1956 ging Jürgen Habermas als Assistent ans Institut für Sozialforschung in Frankfurt und fand in der Stadt am Main einen Geist wie Lava, noch nicht verfestigt. Alexander Kluge ging dann auf Unterschiede zwischen Vulkanisten und Neptunisten ein und fand beide in Habermas vereint: Dem Temperament nach sei der Philosoph Vulkanist, hinsichtlich seiner Arbeit Neptunist.
Er würdigte den Freund als aktiv Eingreifenden, sprach dabei die Historikerdebatte an, ohne die die Wiedervereinigung Deutschlands in der heutigen Form nicht denkbar wäre. Alexander Kluge schilderte den Philosophen auch als Hochschullehrer und Theoretiker, der über die Zeiten hinweg seine Haltungen beibehalten hat, selbst wenn das für ihn nicht immer einfach war. Seine Theorie gleiche einem Navigationssystem, nach dem – wenn man es beachtet – sich gut durch stürmische Zeiten steuern lässt. Er warnte gleichzeitig vor Abwahl unbequemer Realitäten, das führt zu gestörtem Gleichgewicht und damit ins Chaos. „Die Welt könnte 60 Habermas’ gebrauchen, aber wir haben nur dieses eine Unikat“, schloss er.

Auf die Ausstellung in der Deutschen Nationalbibliothek ging Kurator und Leiter des Archivs der Peter Suhrkamp Stiftung an der Johann Wolfgang Goethe-Universität Frankfurt, Wolfgang Schopf ein. Gewollt ist eine Werkausstellung, keine Biografie.

In seiner Ansprache verstand Jürgen Habermas die Aufzählungen seines Freundes Alexander Kluge nicht als Beschreibung, sondern als Aufforderung zum nächsten Projekt.

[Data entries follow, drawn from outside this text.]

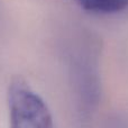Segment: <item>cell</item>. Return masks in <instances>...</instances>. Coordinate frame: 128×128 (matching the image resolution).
Returning <instances> with one entry per match:
<instances>
[{
    "instance_id": "6da1fadb",
    "label": "cell",
    "mask_w": 128,
    "mask_h": 128,
    "mask_svg": "<svg viewBox=\"0 0 128 128\" xmlns=\"http://www.w3.org/2000/svg\"><path fill=\"white\" fill-rule=\"evenodd\" d=\"M10 128H54L47 104L26 81L15 79L8 89Z\"/></svg>"
},
{
    "instance_id": "7a4b0ae2",
    "label": "cell",
    "mask_w": 128,
    "mask_h": 128,
    "mask_svg": "<svg viewBox=\"0 0 128 128\" xmlns=\"http://www.w3.org/2000/svg\"><path fill=\"white\" fill-rule=\"evenodd\" d=\"M83 9L96 14H116L128 8V0H75Z\"/></svg>"
}]
</instances>
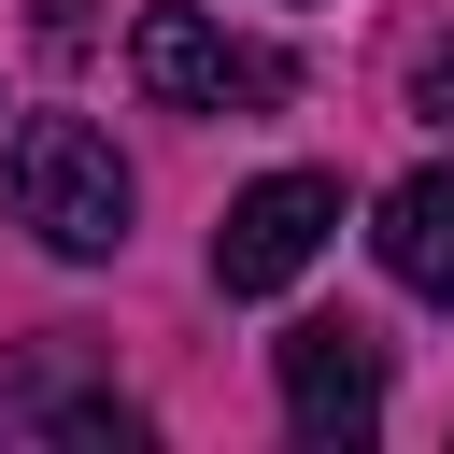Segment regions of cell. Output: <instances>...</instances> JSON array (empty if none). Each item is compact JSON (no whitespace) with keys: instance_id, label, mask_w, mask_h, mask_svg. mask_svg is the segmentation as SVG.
Returning a JSON list of instances; mask_svg holds the SVG:
<instances>
[{"instance_id":"2","label":"cell","mask_w":454,"mask_h":454,"mask_svg":"<svg viewBox=\"0 0 454 454\" xmlns=\"http://www.w3.org/2000/svg\"><path fill=\"white\" fill-rule=\"evenodd\" d=\"M128 71H142V99H170V114H284L298 99V71L270 57V43H241V28H213L199 0H156L142 28H128Z\"/></svg>"},{"instance_id":"5","label":"cell","mask_w":454,"mask_h":454,"mask_svg":"<svg viewBox=\"0 0 454 454\" xmlns=\"http://www.w3.org/2000/svg\"><path fill=\"white\" fill-rule=\"evenodd\" d=\"M369 241H383V270H397L426 312H454V156H440V170H411V184L383 199V227H369Z\"/></svg>"},{"instance_id":"4","label":"cell","mask_w":454,"mask_h":454,"mask_svg":"<svg viewBox=\"0 0 454 454\" xmlns=\"http://www.w3.org/2000/svg\"><path fill=\"white\" fill-rule=\"evenodd\" d=\"M270 383H284V426L298 440H369L383 426V340L355 312H298L270 340Z\"/></svg>"},{"instance_id":"1","label":"cell","mask_w":454,"mask_h":454,"mask_svg":"<svg viewBox=\"0 0 454 454\" xmlns=\"http://www.w3.org/2000/svg\"><path fill=\"white\" fill-rule=\"evenodd\" d=\"M0 199H14V227H28L43 255H71V270L128 255V156H114L85 114H28V128L0 142Z\"/></svg>"},{"instance_id":"7","label":"cell","mask_w":454,"mask_h":454,"mask_svg":"<svg viewBox=\"0 0 454 454\" xmlns=\"http://www.w3.org/2000/svg\"><path fill=\"white\" fill-rule=\"evenodd\" d=\"M411 114H426V128H454V43H426V57H411Z\"/></svg>"},{"instance_id":"6","label":"cell","mask_w":454,"mask_h":454,"mask_svg":"<svg viewBox=\"0 0 454 454\" xmlns=\"http://www.w3.org/2000/svg\"><path fill=\"white\" fill-rule=\"evenodd\" d=\"M43 426H57L71 454H142V411H128V397H57Z\"/></svg>"},{"instance_id":"3","label":"cell","mask_w":454,"mask_h":454,"mask_svg":"<svg viewBox=\"0 0 454 454\" xmlns=\"http://www.w3.org/2000/svg\"><path fill=\"white\" fill-rule=\"evenodd\" d=\"M326 227H340V184H326V170H270V184L227 199V227H213V284H227V298H284V284L326 255Z\"/></svg>"}]
</instances>
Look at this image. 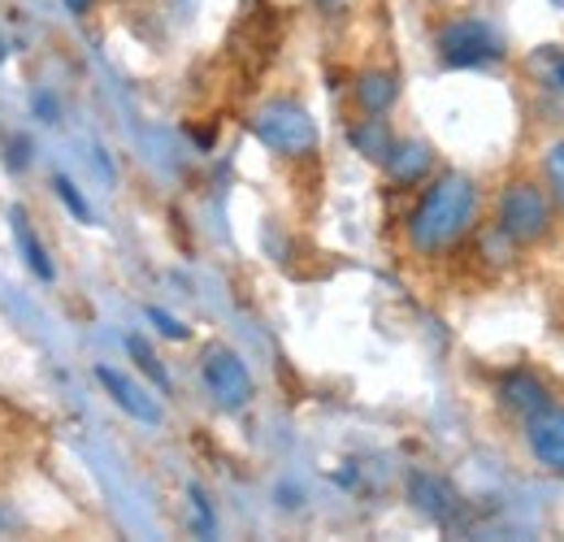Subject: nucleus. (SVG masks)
<instances>
[{
    "instance_id": "f257e3e1",
    "label": "nucleus",
    "mask_w": 564,
    "mask_h": 542,
    "mask_svg": "<svg viewBox=\"0 0 564 542\" xmlns=\"http://www.w3.org/2000/svg\"><path fill=\"white\" fill-rule=\"evenodd\" d=\"M478 204L482 192L469 174L460 170H443V174H430L422 187H417V200L409 208V221H404V239H409V252L434 261L443 252H452L478 221Z\"/></svg>"
},
{
    "instance_id": "f03ea898",
    "label": "nucleus",
    "mask_w": 564,
    "mask_h": 542,
    "mask_svg": "<svg viewBox=\"0 0 564 542\" xmlns=\"http://www.w3.org/2000/svg\"><path fill=\"white\" fill-rule=\"evenodd\" d=\"M556 226V200L534 178H512L495 200V235L512 248H534Z\"/></svg>"
},
{
    "instance_id": "7ed1b4c3",
    "label": "nucleus",
    "mask_w": 564,
    "mask_h": 542,
    "mask_svg": "<svg viewBox=\"0 0 564 542\" xmlns=\"http://www.w3.org/2000/svg\"><path fill=\"white\" fill-rule=\"evenodd\" d=\"M252 136L261 148H270L274 156L282 161H304V156H313L317 152V122H313V113L300 105V100H291V96H274V100H265L257 113H252Z\"/></svg>"
},
{
    "instance_id": "20e7f679",
    "label": "nucleus",
    "mask_w": 564,
    "mask_h": 542,
    "mask_svg": "<svg viewBox=\"0 0 564 542\" xmlns=\"http://www.w3.org/2000/svg\"><path fill=\"white\" fill-rule=\"evenodd\" d=\"M434 53H438V66L447 69H491L503 62V40L487 18L460 13V18L438 22Z\"/></svg>"
},
{
    "instance_id": "39448f33",
    "label": "nucleus",
    "mask_w": 564,
    "mask_h": 542,
    "mask_svg": "<svg viewBox=\"0 0 564 542\" xmlns=\"http://www.w3.org/2000/svg\"><path fill=\"white\" fill-rule=\"evenodd\" d=\"M200 387L221 412H243L257 395L248 360L230 343H205L200 347Z\"/></svg>"
},
{
    "instance_id": "423d86ee",
    "label": "nucleus",
    "mask_w": 564,
    "mask_h": 542,
    "mask_svg": "<svg viewBox=\"0 0 564 542\" xmlns=\"http://www.w3.org/2000/svg\"><path fill=\"white\" fill-rule=\"evenodd\" d=\"M409 503L422 517H430L434 525H443V530H452L460 521V512H465V499L456 495V486L447 477L430 474V469H413L409 474Z\"/></svg>"
},
{
    "instance_id": "0eeeda50",
    "label": "nucleus",
    "mask_w": 564,
    "mask_h": 542,
    "mask_svg": "<svg viewBox=\"0 0 564 542\" xmlns=\"http://www.w3.org/2000/svg\"><path fill=\"white\" fill-rule=\"evenodd\" d=\"M525 447L539 469L564 477V408L547 404L525 421Z\"/></svg>"
},
{
    "instance_id": "6e6552de",
    "label": "nucleus",
    "mask_w": 564,
    "mask_h": 542,
    "mask_svg": "<svg viewBox=\"0 0 564 542\" xmlns=\"http://www.w3.org/2000/svg\"><path fill=\"white\" fill-rule=\"evenodd\" d=\"M495 404L503 408L512 421H530L534 412H543V408L552 404V391H547V382H543L539 373H530V369H508V373L495 382Z\"/></svg>"
},
{
    "instance_id": "1a4fd4ad",
    "label": "nucleus",
    "mask_w": 564,
    "mask_h": 542,
    "mask_svg": "<svg viewBox=\"0 0 564 542\" xmlns=\"http://www.w3.org/2000/svg\"><path fill=\"white\" fill-rule=\"evenodd\" d=\"M391 187H404V192H417L425 178L434 174V148L425 139H395L391 156L382 161Z\"/></svg>"
},
{
    "instance_id": "9d476101",
    "label": "nucleus",
    "mask_w": 564,
    "mask_h": 542,
    "mask_svg": "<svg viewBox=\"0 0 564 542\" xmlns=\"http://www.w3.org/2000/svg\"><path fill=\"white\" fill-rule=\"evenodd\" d=\"M96 382H100V391L122 408L131 421H140V425H161V408H156V400H148V391L135 387L122 369H113V365H96Z\"/></svg>"
},
{
    "instance_id": "9b49d317",
    "label": "nucleus",
    "mask_w": 564,
    "mask_h": 542,
    "mask_svg": "<svg viewBox=\"0 0 564 542\" xmlns=\"http://www.w3.org/2000/svg\"><path fill=\"white\" fill-rule=\"evenodd\" d=\"M9 230H13V243H18V257L26 261V270L35 273L40 282H57V265H53V252L44 248L40 230L31 226V213L22 204L9 208Z\"/></svg>"
},
{
    "instance_id": "f8f14e48",
    "label": "nucleus",
    "mask_w": 564,
    "mask_h": 542,
    "mask_svg": "<svg viewBox=\"0 0 564 542\" xmlns=\"http://www.w3.org/2000/svg\"><path fill=\"white\" fill-rule=\"evenodd\" d=\"M352 100L360 113H391L400 100V74L395 69H360L352 83Z\"/></svg>"
},
{
    "instance_id": "ddd939ff",
    "label": "nucleus",
    "mask_w": 564,
    "mask_h": 542,
    "mask_svg": "<svg viewBox=\"0 0 564 542\" xmlns=\"http://www.w3.org/2000/svg\"><path fill=\"white\" fill-rule=\"evenodd\" d=\"M395 131H391V122H387V113H360L352 127H348V143H352V152H360L365 161H373V165H382L387 156H391V148H395Z\"/></svg>"
},
{
    "instance_id": "4468645a",
    "label": "nucleus",
    "mask_w": 564,
    "mask_h": 542,
    "mask_svg": "<svg viewBox=\"0 0 564 542\" xmlns=\"http://www.w3.org/2000/svg\"><path fill=\"white\" fill-rule=\"evenodd\" d=\"M127 351H131V360H135V369H140L143 378L156 387V391H170V373H165V365H161V356L152 351V343L143 339V335H131L127 339Z\"/></svg>"
},
{
    "instance_id": "2eb2a0df",
    "label": "nucleus",
    "mask_w": 564,
    "mask_h": 542,
    "mask_svg": "<svg viewBox=\"0 0 564 542\" xmlns=\"http://www.w3.org/2000/svg\"><path fill=\"white\" fill-rule=\"evenodd\" d=\"M543 187L556 200V208H564V139L543 148Z\"/></svg>"
},
{
    "instance_id": "dca6fc26",
    "label": "nucleus",
    "mask_w": 564,
    "mask_h": 542,
    "mask_svg": "<svg viewBox=\"0 0 564 542\" xmlns=\"http://www.w3.org/2000/svg\"><path fill=\"white\" fill-rule=\"evenodd\" d=\"M53 196H57V200L66 204V213H70L74 221H83V226H87V221H96V213H91V204L83 200V192L74 187V178H70V174H53Z\"/></svg>"
},
{
    "instance_id": "f3484780",
    "label": "nucleus",
    "mask_w": 564,
    "mask_h": 542,
    "mask_svg": "<svg viewBox=\"0 0 564 542\" xmlns=\"http://www.w3.org/2000/svg\"><path fill=\"white\" fill-rule=\"evenodd\" d=\"M4 165H9L13 174H22V170L31 165V139H26V136L4 139Z\"/></svg>"
},
{
    "instance_id": "a211bd4d",
    "label": "nucleus",
    "mask_w": 564,
    "mask_h": 542,
    "mask_svg": "<svg viewBox=\"0 0 564 542\" xmlns=\"http://www.w3.org/2000/svg\"><path fill=\"white\" fill-rule=\"evenodd\" d=\"M148 322H152V326H156V330H161L165 339H174V343H183L187 335H192V330H187V326H183L178 317H170V313H165V308H156V304L148 308Z\"/></svg>"
},
{
    "instance_id": "6ab92c4d",
    "label": "nucleus",
    "mask_w": 564,
    "mask_h": 542,
    "mask_svg": "<svg viewBox=\"0 0 564 542\" xmlns=\"http://www.w3.org/2000/svg\"><path fill=\"white\" fill-rule=\"evenodd\" d=\"M192 503H196V525H200V534H213V508L200 486H192Z\"/></svg>"
},
{
    "instance_id": "aec40b11",
    "label": "nucleus",
    "mask_w": 564,
    "mask_h": 542,
    "mask_svg": "<svg viewBox=\"0 0 564 542\" xmlns=\"http://www.w3.org/2000/svg\"><path fill=\"white\" fill-rule=\"evenodd\" d=\"M547 69H552V83L564 91V53L561 48H547Z\"/></svg>"
},
{
    "instance_id": "412c9836",
    "label": "nucleus",
    "mask_w": 564,
    "mask_h": 542,
    "mask_svg": "<svg viewBox=\"0 0 564 542\" xmlns=\"http://www.w3.org/2000/svg\"><path fill=\"white\" fill-rule=\"evenodd\" d=\"M35 113L48 118V122H57V100L53 96H35Z\"/></svg>"
},
{
    "instance_id": "4be33fe9",
    "label": "nucleus",
    "mask_w": 564,
    "mask_h": 542,
    "mask_svg": "<svg viewBox=\"0 0 564 542\" xmlns=\"http://www.w3.org/2000/svg\"><path fill=\"white\" fill-rule=\"evenodd\" d=\"M62 4H66V13H70V18H87V13L96 9V0H62Z\"/></svg>"
},
{
    "instance_id": "5701e85b",
    "label": "nucleus",
    "mask_w": 564,
    "mask_h": 542,
    "mask_svg": "<svg viewBox=\"0 0 564 542\" xmlns=\"http://www.w3.org/2000/svg\"><path fill=\"white\" fill-rule=\"evenodd\" d=\"M547 4H556V9H564V0H547Z\"/></svg>"
}]
</instances>
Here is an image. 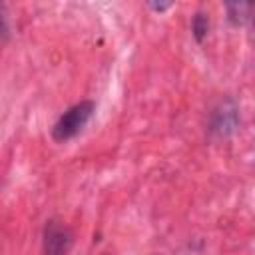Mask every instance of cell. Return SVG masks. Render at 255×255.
Listing matches in <instances>:
<instances>
[{
    "mask_svg": "<svg viewBox=\"0 0 255 255\" xmlns=\"http://www.w3.org/2000/svg\"><path fill=\"white\" fill-rule=\"evenodd\" d=\"M94 110H96V104L90 102V100H84V102L74 104L72 108H68L56 120V124L52 128V137L56 141H68V139L76 137L86 128V124L90 122V118L94 116Z\"/></svg>",
    "mask_w": 255,
    "mask_h": 255,
    "instance_id": "cell-1",
    "label": "cell"
},
{
    "mask_svg": "<svg viewBox=\"0 0 255 255\" xmlns=\"http://www.w3.org/2000/svg\"><path fill=\"white\" fill-rule=\"evenodd\" d=\"M72 249V233L58 221H48L44 229V255H68Z\"/></svg>",
    "mask_w": 255,
    "mask_h": 255,
    "instance_id": "cell-2",
    "label": "cell"
},
{
    "mask_svg": "<svg viewBox=\"0 0 255 255\" xmlns=\"http://www.w3.org/2000/svg\"><path fill=\"white\" fill-rule=\"evenodd\" d=\"M6 36H8V24L4 16V8L0 6V40H6Z\"/></svg>",
    "mask_w": 255,
    "mask_h": 255,
    "instance_id": "cell-3",
    "label": "cell"
}]
</instances>
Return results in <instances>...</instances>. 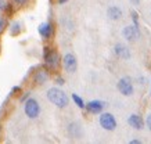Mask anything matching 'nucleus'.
<instances>
[{
  "mask_svg": "<svg viewBox=\"0 0 151 144\" xmlns=\"http://www.w3.org/2000/svg\"><path fill=\"white\" fill-rule=\"evenodd\" d=\"M47 100L58 108H64L68 105V97H67V94L58 87H51L47 90Z\"/></svg>",
  "mask_w": 151,
  "mask_h": 144,
  "instance_id": "1",
  "label": "nucleus"
},
{
  "mask_svg": "<svg viewBox=\"0 0 151 144\" xmlns=\"http://www.w3.org/2000/svg\"><path fill=\"white\" fill-rule=\"evenodd\" d=\"M24 111H25V115L31 119H35L39 116L40 114V105L39 102L35 100V98H28L25 101V107H24Z\"/></svg>",
  "mask_w": 151,
  "mask_h": 144,
  "instance_id": "2",
  "label": "nucleus"
},
{
  "mask_svg": "<svg viewBox=\"0 0 151 144\" xmlns=\"http://www.w3.org/2000/svg\"><path fill=\"white\" fill-rule=\"evenodd\" d=\"M99 121H100L101 128L105 129V130H108V132L115 130V128H116V121H115L114 115L110 114V112H104V114H101Z\"/></svg>",
  "mask_w": 151,
  "mask_h": 144,
  "instance_id": "3",
  "label": "nucleus"
},
{
  "mask_svg": "<svg viewBox=\"0 0 151 144\" xmlns=\"http://www.w3.org/2000/svg\"><path fill=\"white\" fill-rule=\"evenodd\" d=\"M63 64H64V68L68 74H73L76 68H78V61H76V57L71 54V53H67L63 58Z\"/></svg>",
  "mask_w": 151,
  "mask_h": 144,
  "instance_id": "4",
  "label": "nucleus"
},
{
  "mask_svg": "<svg viewBox=\"0 0 151 144\" xmlns=\"http://www.w3.org/2000/svg\"><path fill=\"white\" fill-rule=\"evenodd\" d=\"M122 35L126 40L129 42H133V40H137L140 37V31H139V27L134 24V25H129V27H125L124 31H122Z\"/></svg>",
  "mask_w": 151,
  "mask_h": 144,
  "instance_id": "5",
  "label": "nucleus"
},
{
  "mask_svg": "<svg viewBox=\"0 0 151 144\" xmlns=\"http://www.w3.org/2000/svg\"><path fill=\"white\" fill-rule=\"evenodd\" d=\"M116 86H118V90L121 92V94H124V96H132L133 94V85L129 78L119 79Z\"/></svg>",
  "mask_w": 151,
  "mask_h": 144,
  "instance_id": "6",
  "label": "nucleus"
},
{
  "mask_svg": "<svg viewBox=\"0 0 151 144\" xmlns=\"http://www.w3.org/2000/svg\"><path fill=\"white\" fill-rule=\"evenodd\" d=\"M104 102L103 101H99V100H93V101H89L85 105V108H86L89 112H92V114H100L101 111H103V108H104Z\"/></svg>",
  "mask_w": 151,
  "mask_h": 144,
  "instance_id": "7",
  "label": "nucleus"
},
{
  "mask_svg": "<svg viewBox=\"0 0 151 144\" xmlns=\"http://www.w3.org/2000/svg\"><path fill=\"white\" fill-rule=\"evenodd\" d=\"M45 60H46V65L49 67V68H51V69L58 67V54H57L54 50H51V51H49V53H46Z\"/></svg>",
  "mask_w": 151,
  "mask_h": 144,
  "instance_id": "8",
  "label": "nucleus"
},
{
  "mask_svg": "<svg viewBox=\"0 0 151 144\" xmlns=\"http://www.w3.org/2000/svg\"><path fill=\"white\" fill-rule=\"evenodd\" d=\"M37 32L43 39H49L51 36V33H53V27L49 22H42L39 25V28H37Z\"/></svg>",
  "mask_w": 151,
  "mask_h": 144,
  "instance_id": "9",
  "label": "nucleus"
},
{
  "mask_svg": "<svg viewBox=\"0 0 151 144\" xmlns=\"http://www.w3.org/2000/svg\"><path fill=\"white\" fill-rule=\"evenodd\" d=\"M128 123L132 126L133 129H143V126H144V122H143V118L140 115H136V114H133L128 118Z\"/></svg>",
  "mask_w": 151,
  "mask_h": 144,
  "instance_id": "10",
  "label": "nucleus"
},
{
  "mask_svg": "<svg viewBox=\"0 0 151 144\" xmlns=\"http://www.w3.org/2000/svg\"><path fill=\"white\" fill-rule=\"evenodd\" d=\"M114 51H115V54H116L119 58H122V60H129V58H130V51H129V49L126 46H124V44H116Z\"/></svg>",
  "mask_w": 151,
  "mask_h": 144,
  "instance_id": "11",
  "label": "nucleus"
},
{
  "mask_svg": "<svg viewBox=\"0 0 151 144\" xmlns=\"http://www.w3.org/2000/svg\"><path fill=\"white\" fill-rule=\"evenodd\" d=\"M107 15H108V18L112 19V21H116L122 17V10L116 7V6H111L110 9L107 10Z\"/></svg>",
  "mask_w": 151,
  "mask_h": 144,
  "instance_id": "12",
  "label": "nucleus"
},
{
  "mask_svg": "<svg viewBox=\"0 0 151 144\" xmlns=\"http://www.w3.org/2000/svg\"><path fill=\"white\" fill-rule=\"evenodd\" d=\"M47 79H49V74H47L46 71H39L36 78H35V80H36L37 83H45Z\"/></svg>",
  "mask_w": 151,
  "mask_h": 144,
  "instance_id": "13",
  "label": "nucleus"
},
{
  "mask_svg": "<svg viewBox=\"0 0 151 144\" xmlns=\"http://www.w3.org/2000/svg\"><path fill=\"white\" fill-rule=\"evenodd\" d=\"M72 100H73V102H75V104H76V105H78L79 108H82V110L85 108V105H86V104L83 102V100H82L81 97H79V96H78L76 93H73V94H72Z\"/></svg>",
  "mask_w": 151,
  "mask_h": 144,
  "instance_id": "14",
  "label": "nucleus"
},
{
  "mask_svg": "<svg viewBox=\"0 0 151 144\" xmlns=\"http://www.w3.org/2000/svg\"><path fill=\"white\" fill-rule=\"evenodd\" d=\"M18 32H19V24L15 22V24L13 25V32H11V33H13V35H17Z\"/></svg>",
  "mask_w": 151,
  "mask_h": 144,
  "instance_id": "15",
  "label": "nucleus"
},
{
  "mask_svg": "<svg viewBox=\"0 0 151 144\" xmlns=\"http://www.w3.org/2000/svg\"><path fill=\"white\" fill-rule=\"evenodd\" d=\"M6 28V19L0 17V32H3Z\"/></svg>",
  "mask_w": 151,
  "mask_h": 144,
  "instance_id": "16",
  "label": "nucleus"
},
{
  "mask_svg": "<svg viewBox=\"0 0 151 144\" xmlns=\"http://www.w3.org/2000/svg\"><path fill=\"white\" fill-rule=\"evenodd\" d=\"M146 123H147V128L151 130V114L148 116H147V121H146Z\"/></svg>",
  "mask_w": 151,
  "mask_h": 144,
  "instance_id": "17",
  "label": "nucleus"
},
{
  "mask_svg": "<svg viewBox=\"0 0 151 144\" xmlns=\"http://www.w3.org/2000/svg\"><path fill=\"white\" fill-rule=\"evenodd\" d=\"M14 1H15L17 4H24V3H27L28 0H14Z\"/></svg>",
  "mask_w": 151,
  "mask_h": 144,
  "instance_id": "18",
  "label": "nucleus"
},
{
  "mask_svg": "<svg viewBox=\"0 0 151 144\" xmlns=\"http://www.w3.org/2000/svg\"><path fill=\"white\" fill-rule=\"evenodd\" d=\"M3 9H4V1L0 0V10H3Z\"/></svg>",
  "mask_w": 151,
  "mask_h": 144,
  "instance_id": "19",
  "label": "nucleus"
},
{
  "mask_svg": "<svg viewBox=\"0 0 151 144\" xmlns=\"http://www.w3.org/2000/svg\"><path fill=\"white\" fill-rule=\"evenodd\" d=\"M57 83H58V85H63V83H64V80L61 79V78H58V79H57Z\"/></svg>",
  "mask_w": 151,
  "mask_h": 144,
  "instance_id": "20",
  "label": "nucleus"
},
{
  "mask_svg": "<svg viewBox=\"0 0 151 144\" xmlns=\"http://www.w3.org/2000/svg\"><path fill=\"white\" fill-rule=\"evenodd\" d=\"M139 143H140L139 140H132V141H130V144H139Z\"/></svg>",
  "mask_w": 151,
  "mask_h": 144,
  "instance_id": "21",
  "label": "nucleus"
},
{
  "mask_svg": "<svg viewBox=\"0 0 151 144\" xmlns=\"http://www.w3.org/2000/svg\"><path fill=\"white\" fill-rule=\"evenodd\" d=\"M67 1H68V0H58L60 4H64V3H67Z\"/></svg>",
  "mask_w": 151,
  "mask_h": 144,
  "instance_id": "22",
  "label": "nucleus"
}]
</instances>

Nach der an ihn, Habermas, gerichteten Anfrage zu einer Ausstellung überwogen die ambivalenten Gefühle: „Nun sollte also der (iconic turn}, der alle Buchstaben in Bilder, alle Gedanken in events verwandelt, auch noch den Autor mit seinen Büchern erfassen. Andererseits war es eine suggestive Vorstellung, dass meine Bücher aus den Magazinen einer Bibliothek, in denen die gesamte deutsche Literatur seit 1945 versammelt ist, für drei Wochen ans Licht geholt würden und die Augen aufschlagen dürften. Eine romantische Idee.“
Es folgte eine Hommage an Frankfurt, „die Stadt, in deren Mauern ich die aufregendsten Zeiten meines erwachsenen Lebens erfahren habe“. „In den Sog der Kommunikationsströme“ gezogen fand sich Habermas im Kreis von Generationsgenossen von Max Frisch bis Hans Magnus Enzensberger und im Universum des Suhrkamp Verlages unter Siegfried Unseld. Verständlich ist heute ein Aufbruch des Verlages zu neuen Ufern, doch sollte die Geschichte im Gedächtnis bewahrt bleiben.